(Text section begins)
Well, you can tell we have kids now, because as we’ve progressed from being single, to being married, to being pregnant, to having a baby, to being pregnant, to having two babies, the time between our updates has grown progressively longer. Now you know why.

We always disliked apartment living because of the lack of privacy; unfortunately, we’re discovering that lack of privacy depends more upon your neighbors than the thickness of your walls.

Case in point:

Our next door neighbor has decided that he hates us. More specifically, he hates Aaron. Aaron doesn’t mow the lawn with a power mower. Aaron doesn’t mow the side yard (which the neighbor can’t see from where he sits all day under his carport when he’s not gossiping about the neighbors to everyone that walks by) frequently enough. Aaron turned down his offer to use the neighbor’s power mower. Aaron’s the spawn of the devil and every word he speaks is evil incarnate.
(Text section ends)
(Exercise data begins)
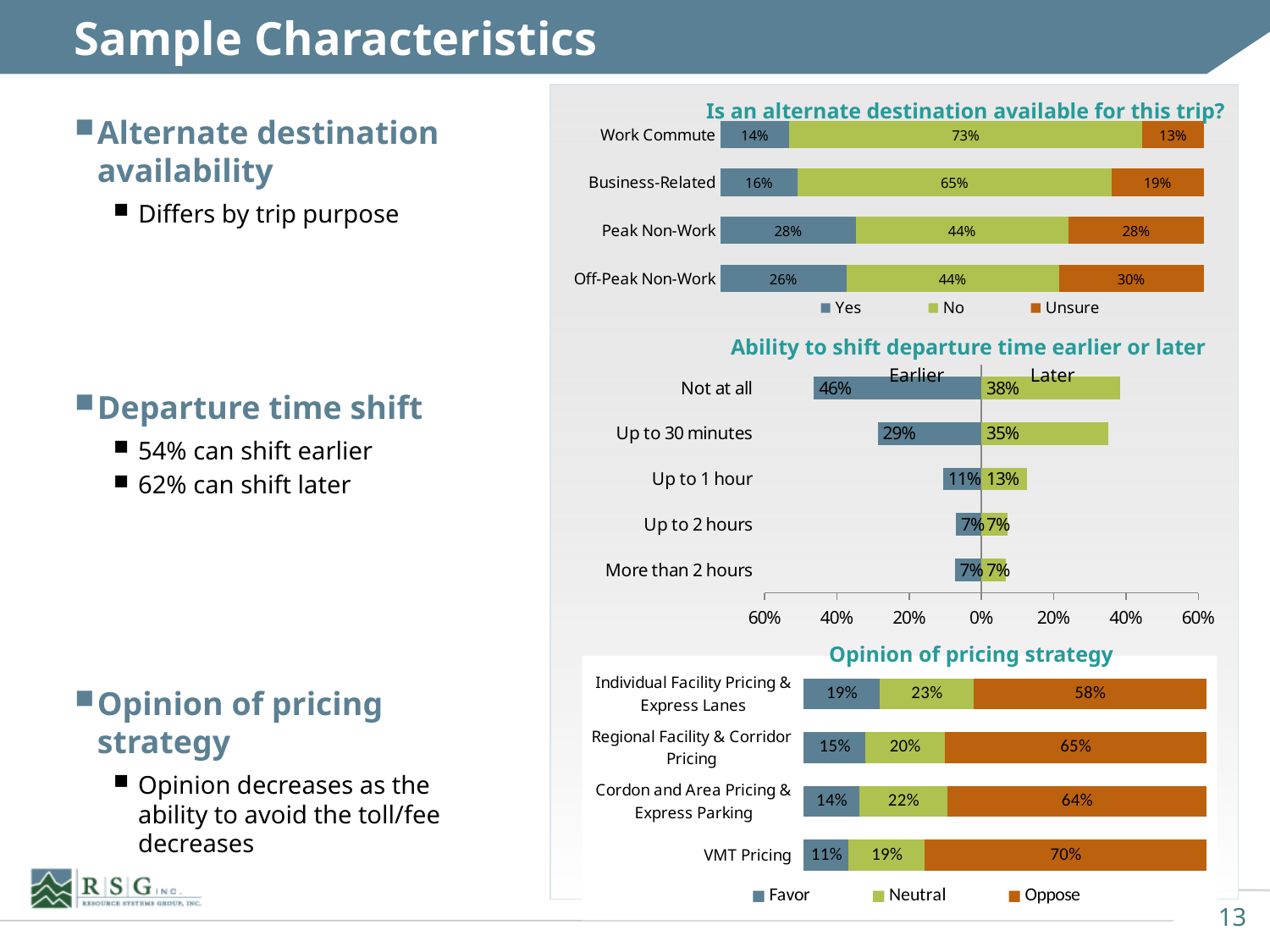
In the chart 'Opinion of pricing strategy', what percentage oppose VMT Pricing? 70% What type of chart is 'Opinion of pricing strategy'? Stacked bar chart In the chart 'Is an alternate destination available for this trip?', which trip purpose has the highest Yes percentage? Peak Non-Work In the chart 'Ability to shift departure time earlier or later', how many categories are shown? 5 In the chart 'Is an alternate destination available for this trip?', what percentage of Work Commute trips answered No? 73% In the chart 'Opinion of pricing strategy', what is the difference between the Oppose percentages for Regional Facility & Corridor Pricing and Individual Facility Pricing & Express Lanes? 7% In the chart 'Ability to shift departure time earlier or later', is the Earlier value for 'Up to 1 hour' larger or smaller than the Later value for 'Up to 1 hour'? smaller In the chart 'Ability to shift departure time earlier or later', what percentage can shift Later by up to 30 minutes? 35% In the chart 'Is an alternate destination available for this trip?', how many series does the legend list? 3 In the chart 'Opinion of pricing strategy', which pricing strategy has the lowest Favor percentage? VMT Pricing In the chart 'Is an alternate destination available for this trip?', what is the difference between the Unsure percentages for Off-Peak Non-Work and Work Commute? 17% In the chart 'Ability to shift departure time earlier or later', which category has the highest Earlier percentage? Not at all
(Exercise data ends)
▸ **Questions**
• A. Answer these questions using the blog update:
(i) What has grown progressively longer as the family went from single to having two babies?
(ii) Why did the writers always dislike apartment living?
(iii) Where does the neighbor sit all day?
• B. Set down the part of the blog update between "Our next door" and "is evil incarnate.", inclusive, with every word and punctuation mark unchanged.
Answer from the blog update alone.

▸ **Answers for the exercise**
• A.
(i) The time between their updates.
(ii) Because of the lack of privacy.
(iii) Under his carport.

• B.
Our next door neighbor has decided that he hates us. More specifically, he hates Aaron. Aaron doesn’t mow the lawn with a power mower. Aaron doesn’t mow the side yard (which the neighbor can’t see from where he sits all day under his carport when he’s not gossiping about the neighbors to everyone that walks by) frequently enough. Aaron turned down his offer to use the neighbor’s power mower. Aaron’s the spawn of the devil and every word he speaks is evil incarnate.